Intrínsecamente, el corazón humano es un indicador terrible de lo que proviene de Dios. Jesús dijo: «Porque del corazón salen los malos pensamientos, los homicidios, los adulterios, la inmoralidad sexual, los robos, los falsos testimonios y las calumnias.» (Mateo 15:19). El Antiguo Testamento está de acuerdo. «Nada hay tan engañoso como el corazón. No tiene remedio. ¿Quién puede comprenderlo?» (Jeremías 17: 9).
Por mucho que queramos confiar en nuestro corazón (además de la cultura popular y la psicología popular que nos dicen constantemente que miremos a nuestro corazón en busca de dirección) debemos evitar creer que nuestro corazón puede guiarnos. Nuestros corazones, como nos dicen las Escrituras anteriores y otras, albergan las mismísimas semillas del pecado. Nuestros corazones son la encarnación de lo que las Escrituras etiquetan como «la carne» en oposición al Espíritu.
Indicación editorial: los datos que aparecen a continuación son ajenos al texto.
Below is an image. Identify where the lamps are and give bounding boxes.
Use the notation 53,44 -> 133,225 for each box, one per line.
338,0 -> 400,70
Nacemos con este «corazón» y todos pecamos (Romanos 3:23).
Ese pecado proviene de nuestro interior, no como un implante de la cultura o influencias externas. Pablo escribe acerca de esta «naturaleza pecaminosa» que influye fuertemente en nuestras decisiones: «Yo sé que en mí, es decir, en mi naturaleza pecaminosa, nada bueno habita. Aunque deseo hacer lo bueno, no soy capaz de hacerlo. De hecho, no hago el bien que quiero, sino el mal que no quiero. Y, si hago lo que no quiero, ya no soy yo quien lo hace, sino el pecado que habita en mí.» (Romanos 7: 18-20).
Felizmente, Dios abrió un camino para nuestro rescate del castigo que merecemos a causa de nuestro pecado. Ese camino es a través de la fe en Jesús como nuestro Salvador. «En consecuencia, ya que hemos sido justificados mediante la fe, tenemos paz con Dios por medio de nuestro Señor Jesucristo. También por medio de él, y mediante la fe, tenemos acceso a esta gracia en la cual nos mantenemos firmes. Así que nos regocijamos en la esperanza de alcanzar la gloria de Dios.» (Romanos 5: 1–2).
Además, Dios nos da gracia y fuerza para luchar contra nuestros deseos de tomar decisiones pecaminosas. Nuestra parte es elegir enfocarnos en glorificar a Dios en todo lo que hacemos. Dios puede cambiar nuestro «corazón», dándonos el deseo de agradarle. Respecto a Israel, Dios le dijo a Ezequiel: «Yo les daré un corazón íntegro, y pondré en ellos un espíritu renovado. Les arrancaré el corazón de piedra que ahora tienen, y pondré en ellos un corazón de carne, para que cumplan mis decretos y pongan en práctica mis leyes. Entonces ellos serán mi pueblo, y yo seré su Dios.» (Ezequiel 11:19-20). 2 Corintios 5:17 nos dice que somos nuevas creaciones en Cristo. El Salmo 37: 4-6 dice: «Deléitate en el Señor, y él te concederá los deseos de tu corazón. Encomienda al Señor tu camino; confía en él, y él actuará. Hará que tu justicia resplandezca como el alba; tu justa causa, como el sol de mediodía.”
Romanos 12: 2 habla de ser transformados para entender los deseos de Dios para nosotros: «No se amolden al mundo actual, sino sean transformados mediante la renovación de su mente. Así podrán comprobar cuál es la voluntad de Dios, buena, agradable y perfecta.»(Romanos 12: 2).
Los deseos de Dios se convierten en nuestros deseos, nuestras mentes se transforman y nuestra capacidad para discernir la voluntad de Dios se logrará solo si nos arrepentimos de nuestra maldad y aceptamos con fe el regalo de salvación de Dios a través de Su Hijo, Jesucristo. Podemos tomar las instrucciones de Pablo a Timoteo en 2 Timoteo 3: 14-17 como nuestra guía:
“Pero tú permanece firme en lo que has aprendido y de lo cual estás convencido, pues sabes de quiénes lo aprendiste. Desde tu niñez conoces las Sagradas Escrituras, que pueden darte la sabiduría necesaria para la salvación mediante la fe en Cristo Jesús. Toda la Escritura es inspirada por Dios y útil para enseñar, para reprender, para corregir y para instruir en la justicia, a fin de que el siervo de Dios esté enteramente capacitado para toda buena obra.»